◆ **WHAT TO DO**
Dropping every picture, set down exactly the lines in the entries below, starting with the line with "ССМД-01-02 стол монтажный 3D" and going on through the line with "Kentucky Derby 147".

◆ **DATA FOR THIS EXERCISE**
┌────────

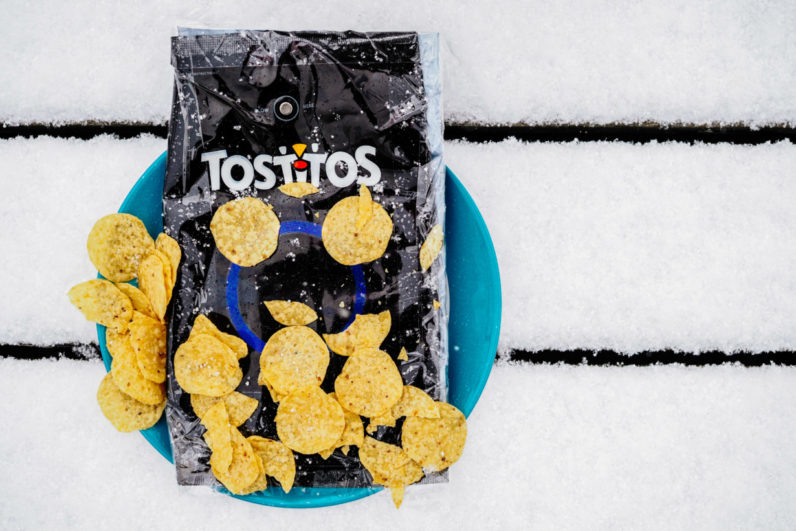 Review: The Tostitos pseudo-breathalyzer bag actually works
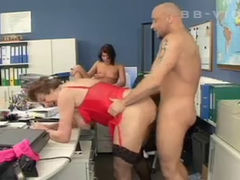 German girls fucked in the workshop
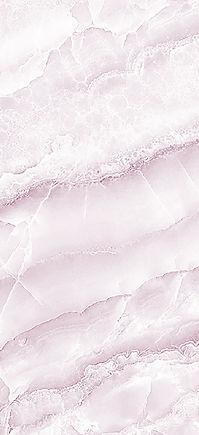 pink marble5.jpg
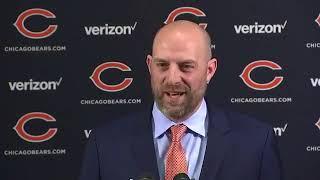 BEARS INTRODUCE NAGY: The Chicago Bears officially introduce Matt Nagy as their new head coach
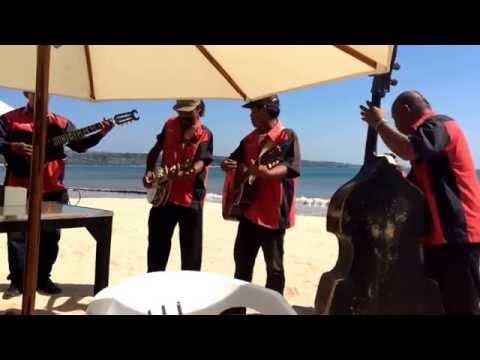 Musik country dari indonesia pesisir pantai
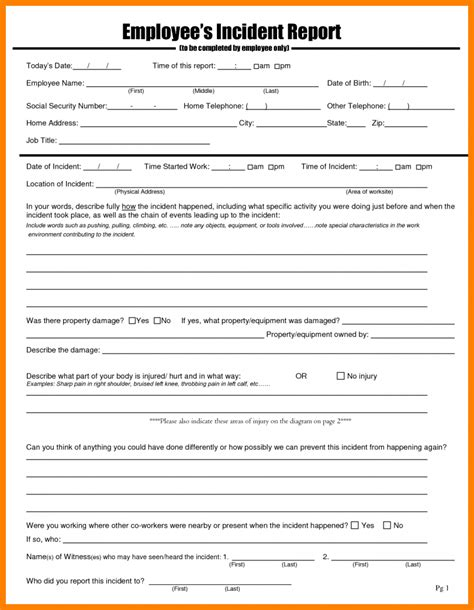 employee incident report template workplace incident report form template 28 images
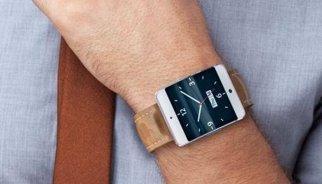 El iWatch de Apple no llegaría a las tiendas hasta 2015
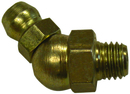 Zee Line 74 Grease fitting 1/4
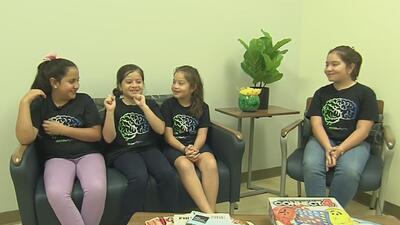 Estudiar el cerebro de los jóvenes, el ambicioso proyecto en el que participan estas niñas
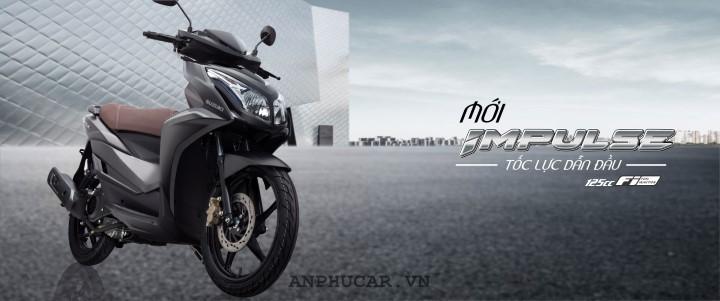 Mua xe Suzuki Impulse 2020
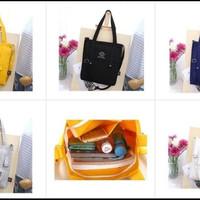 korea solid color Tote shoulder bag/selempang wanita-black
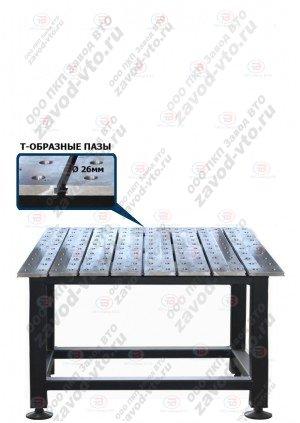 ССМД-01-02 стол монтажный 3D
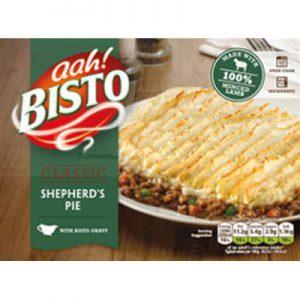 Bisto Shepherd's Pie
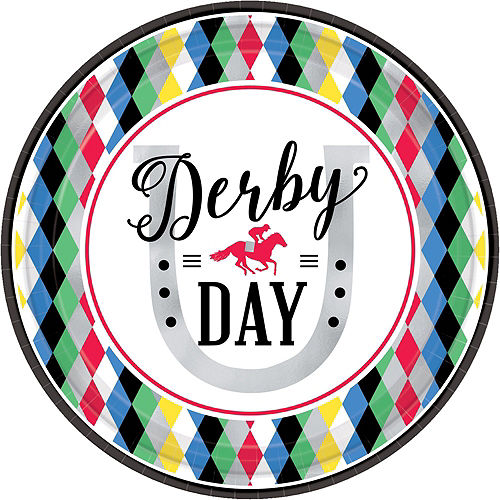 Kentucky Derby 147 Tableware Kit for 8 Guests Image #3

└────────
┌────────

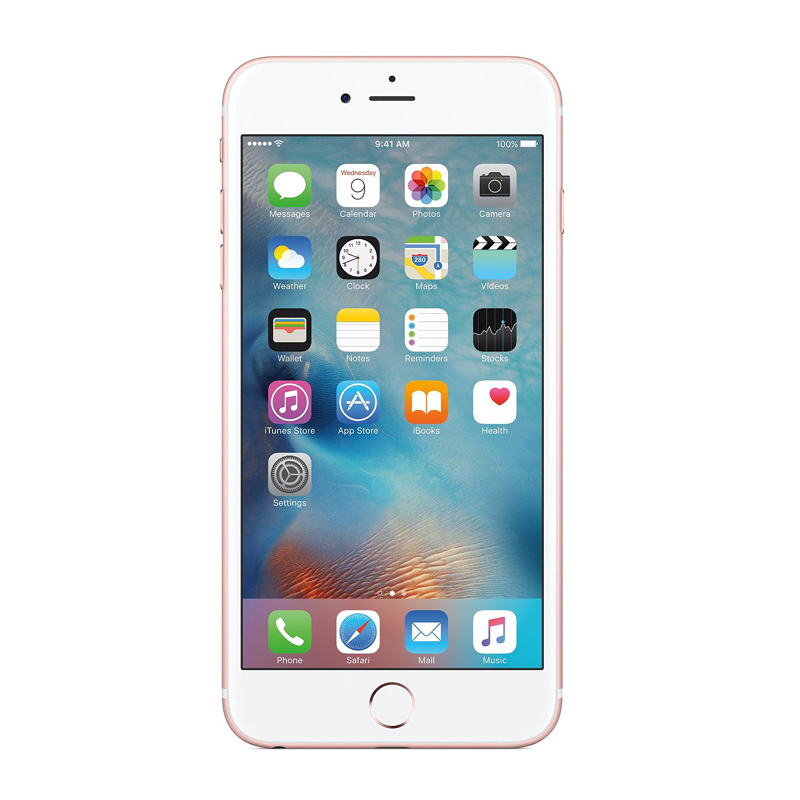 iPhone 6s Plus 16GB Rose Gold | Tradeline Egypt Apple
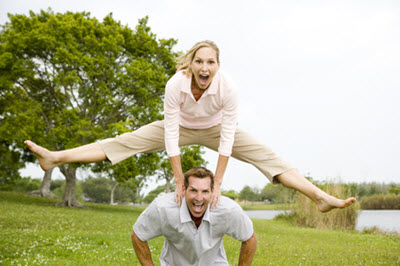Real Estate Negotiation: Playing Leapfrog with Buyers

└────────

◆ **RESPONSE AREA**
 ССМД-01-02 стол монтажный 3D
 Bisto Shepherd's Pie
 Kentucky Derby 147 Tableware Kit for 8 Guests Image #3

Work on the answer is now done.